Il reconnaissait chaque arbre tortueux, chaque roche grise en suspens, chaque triangle d'herbe rase et jaunie, chaque buisson de houx et remarquait avec plaisir que cette année, ils s'étaient chargés d'une belle moisson de boules rouges. Il leur adressa une grimace, eu égard à leur toxicité, et décida de se poster au bord de la corniche, afin de pouvoir contempler la combe dans son ensemble.

 

 

Un faucon pèlerin se détacha dangereusement de la falaise, de l'autre côté de la combe, et chut dans le vide. Cela lui faisait toujours le même effet : l'impression que son cœur se décrochait et dévalait le vertige vertical de l'oiseau minéral. Comme le faucon amorçait un rétablissement harmonieux au-dessus de l'abîme, il put reprendre sa respiration.

 

 

En réalité, il était heureux. Malgré son long périple, ici, rien n'avait changé. Ni les lieux, ni leurs habitants, ni ses propres réactions...

 

 

Le soleil se levait à peine. Il opta pour un petit bout de chemin qui le menait à une flaque de lumière où il pourrait se chauffer à plaisir, avant sa dernière étape. Peu avant d'atteindre la prairie d'altitude qu'il visait, il sentit une présence et pila.

 


25/09/12

 

II

 

 

A sa vue, l'âne s'efforça de se fondre dans l'arrière-plan gris de la roche immobile. Seules ses oreilles trahissaient son émoi, et l'inclinaison légèrement arquée vers l'arrière de son long cou... La pupille élargie, aussi... Oui, c'est ça. L'élargissement de sa pupille révélait sa peur, de même, à bien y regarder, que la pulsation délicatement affolée sous son jabot vulnérable. Il n'était pas dans son intention de l'effrayer, mais il n'avait pu faire autrement. Le mal était fait. Il s'immobilisa de même, à croire que le tableau pourrait durer toute une vie. Une bourrasque de vent souleva soudain le poil de la bête et son odeur envahit l'espace.

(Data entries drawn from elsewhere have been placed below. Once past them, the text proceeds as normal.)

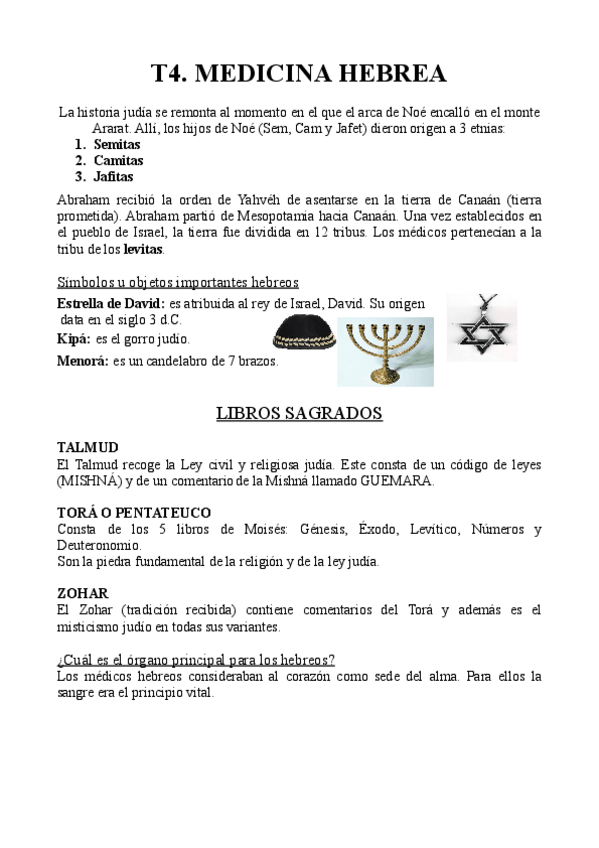 T4. MEDICINA HEBREA

La historia judía se remonta al momento en el que el arca de Noé encalló en el monte Ararat. Allí, los hijos de Noé (Sem, Cam y Jafet) dieron origen a 3 etnias:
1. Semitas
2. Camitas
3. Jafitas

Abraham recibió la orden de Yahvéh de asentarse en la tierra de Canaán (tierra prometida). Abraham partió de Mesopotamia hacia Canaán. Una vez establecidos en el pueblo de Israel, la tierra fue dividida en 12 tribus. Los médicos pertenecían a la tribu de los levitas.

Símbolos u objetos importantes hebreos
Estrella de David: es atribuida al rey de Israel, David. Su origen data en el siglo 3 d.C.
Kipá: es el gorro judío.
Menorá: es un candelabro de 7 brazos.

LIBROS SAGRADOS

TALMUD
El Talmud recoge la Ley civil y religiosa judía. Este consta de un código de leyes (MISHNÁ) y de un comentario de la Mishná llamado GUEMARA.

TORÁ O PENTATEUCO
Consta de los 5 libros de Moisés: Génesis, Éxodo, Levítico, Números y Deuteronomio.
Son la piedra fundamental de la religión y de la ley judía.

ZOHAR
El Zohar (tradición recibida) contiene comentarios del Torá y además es el misticismo judío en todas sus variantes.

¿Cuál es el órgano principal para los hebreos?
Los médicos hebreos consideraban al corazón como sede del alma. Para ellos la sangre era el principio vital.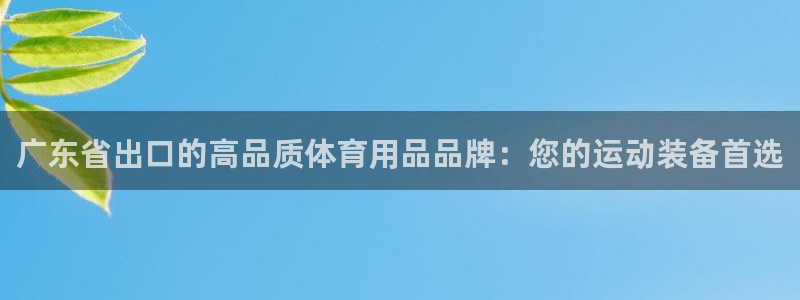 广东省出口的高品质体育用品品牌：您的运动装备首选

Incapable de se refréner plus longtemps, l'âne poussa un braiment à vous rendre sourd à l'instant. Désagréablement surpris, le randonneur s'éloigna sans demander son reste.

 

 

Il atteignit enfin la prometteuse flaque de lumière, entre ciel et roche, à peine recouverte d'un chaume ras. Il évita avec précaution les dards étoilés d'une carline et choisit avec un plaisir indicible une roche plate en hauteur, sur laquelle il se hissa sans difficulté. Il s'y allongea avec un soupir de soulagement et s'assoupit.

 

 

Il se laissa porter par le souffle de l'air, écraser par le poids du soleil, soutenir par la roche solide, et rêva qu'il buvait à la rive d'un torrent glacé. Lorsqu'il se secoua, le soleil piquait à l'ouest en rouge et noir. La faim se fit soudain impérieuse.